How to Setup a Replica for PostgreSQL 9.x

The following steps I use to setup a new Postgresql 9.5 replica.

Why do I need them? The PostgreSQL docs are excellent in providing both an understanding of the topic of replication, as well as giving details on what to do. Still, I find myself asking: Great, I get it. What now?

I've used these steps to setup PostgreSQL 9.3 and 9.5 replicas on Ubuntu 16.04 (Xenial Xerus). They should work for the whole 9.x series, at least >9.3, though. Make sure to adapt the filepaths, if you use a version of Postgres that is different from 9.3.

Please don't just use the steps without understanding them. :) Also, use sudo or be root where needed.

Steps to set up the replica

  1. Prepare:

    1. Setup the master for replication.
    2. Note down the IP of the master server, the user name and the password for the replication user. In my case the user is called replication.
  2. Stop Postgres (as root):

    service postgresql stop
  3. Switch to postgres user:

    su - postgres
  4. Create an empty data directory:

    # This uses the Ubuntu default path
    cd /var/lib/postgresql/9.3/
    # Backup the old data-dir
    # (Make sure there's nothing there.)
    mv main main-backup
    # Create a new, empty data-dir.
    mkdir main
    chmod 700 main
  5. Create a recovery.conf (make sure to replace the placeholders for server IP, replication user and password and the port, if necessary:

    cd main
    echo "standby_mode='on'
    primary_conninfo='host=MASTER-IP port=5432 user=replication password=REPLICATION-PASSWORD sslmode=require'
    trigger_file='/tmp/pg_trigger.repl'" >recovery.conf
  6. Draw a base backup (make sure to replace the placeholders for server IP and replication user, and get ready to enter the replication user's password):

    pg_basebackup -h MASTER-IP -D /var/lib/postgresql/9.3/main -U replication -v -P
  7. Switch back to root and start PostgreSQL:

    service postgresql start

Steps to check the replication

  1. On the replica server, check that the WAL receiver is running:

    ps auxf | grep -v grep | grep "postgres: wal receiver process"

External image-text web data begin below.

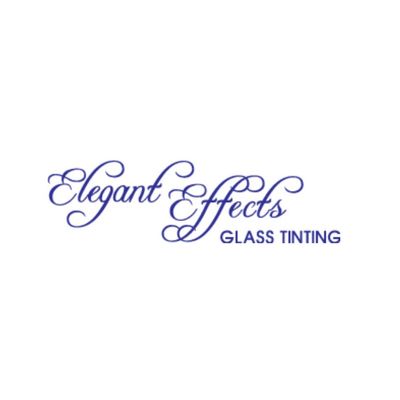 Avatar for Elegant Effects Glass Tinting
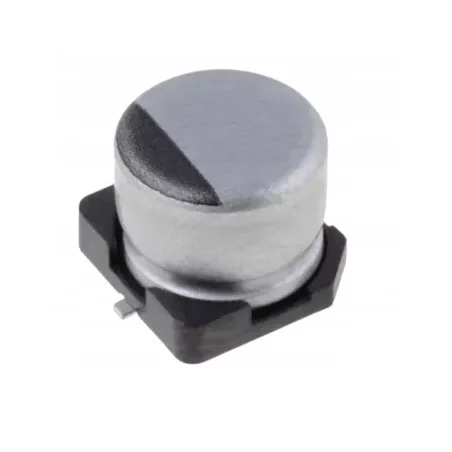 100uF 35V UWT1V101MCL1GS | Nichicon | ElectroShop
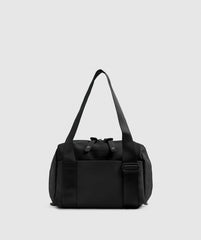 Everyday Mini Gym Bag Black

    This should show a postgres: wal receiver process process, for example:

    postgres  7839  0.0  0.0 323052 11116 ?        Ss   06:31   0:00  \_ postgres: wal receiver process   streaming 79/DF47B6C0

    If it does not show anything, check the log file:

    more /var/log/postgresql/postgresql-9.3-main.log
  2. Check the replication delay on the replica:

    su - postgres
    psql -c 'select now() - pg_last_xact_replay_timestamp() AS replication_delay;' | tail -n 3 | head -n 1

    It should show the number of seconds that the replica is behind the master in replicating:


    A few seconds are normal. This is the data you'd loose, if the master server gets shutdown abruptly. I've seen this number vary between 0 and 15. The only thing that matters is that it stays low. If the delay is ever-growing, your replica is not keeping up with the master and you need to investigate this, possible getting a faster machine or enlarging the network bandwidth.

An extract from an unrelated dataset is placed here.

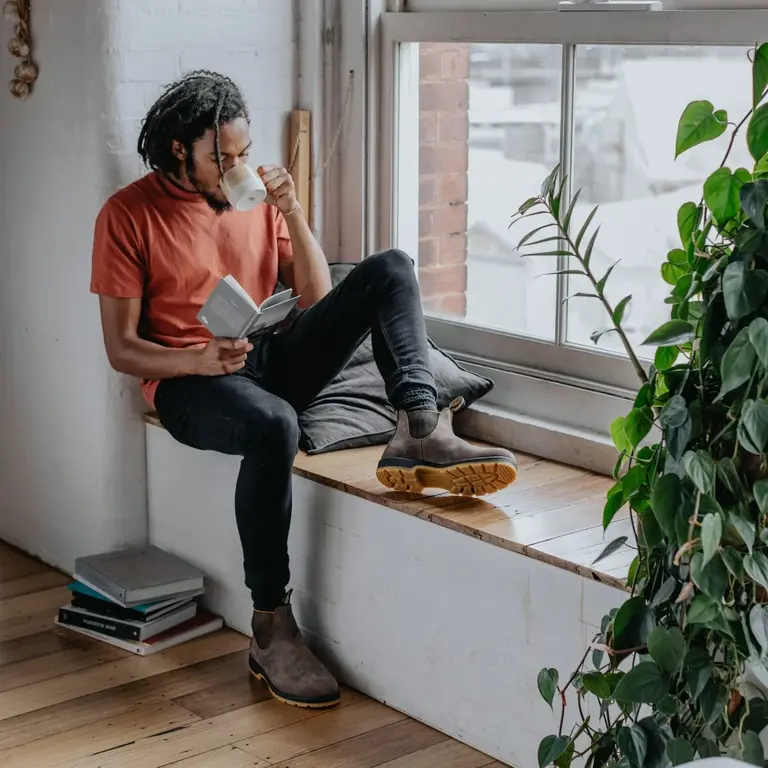 Blundstone Blundstone  Classic Chelsea Boots 1944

    Also, you may see an error like this:

    psql: FATAL:  the database system is starting up

    In that case you may not have enabled hot_standby mode on the replica. This setting allows you to switch the replica live at a later point, i.e. it becomes a master server. For our use-case, it allows us to run queries, for example to determine the replication delay, which is otherwise not possible.

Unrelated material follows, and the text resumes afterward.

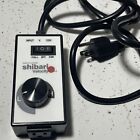 Shibari Velocity Plus Variable Speed Controller 120V For Shibari Wand A5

    To enable hot_standby, open /etc/postgresql/9.3/main/postgresql.conf, search for hot_standby and replace its value off to on:

    hot_standby = on                       # "on" allows queries during recovery
                                           # (change requires restart)
  3. Check the replication status on the master server, by running the following SQL statement:

    select client_addr, state, sent_location, write_location, flush_location, replay_location from pg_stat_replication;

    It should give you an output like so:

    client_addr   |   state   | sent_location | write_location | flush_location | replay_location
    --------------+-----------+---------------+----------------+----------------+----------------- | streaming | 79/DF6CECF8   | 79/DF6CECF8    | 79/DF6CECF8    | 79/DF6CECF8
    (1 row)

    If the IP under client_addr matches the IP of the replica's machine, all is well.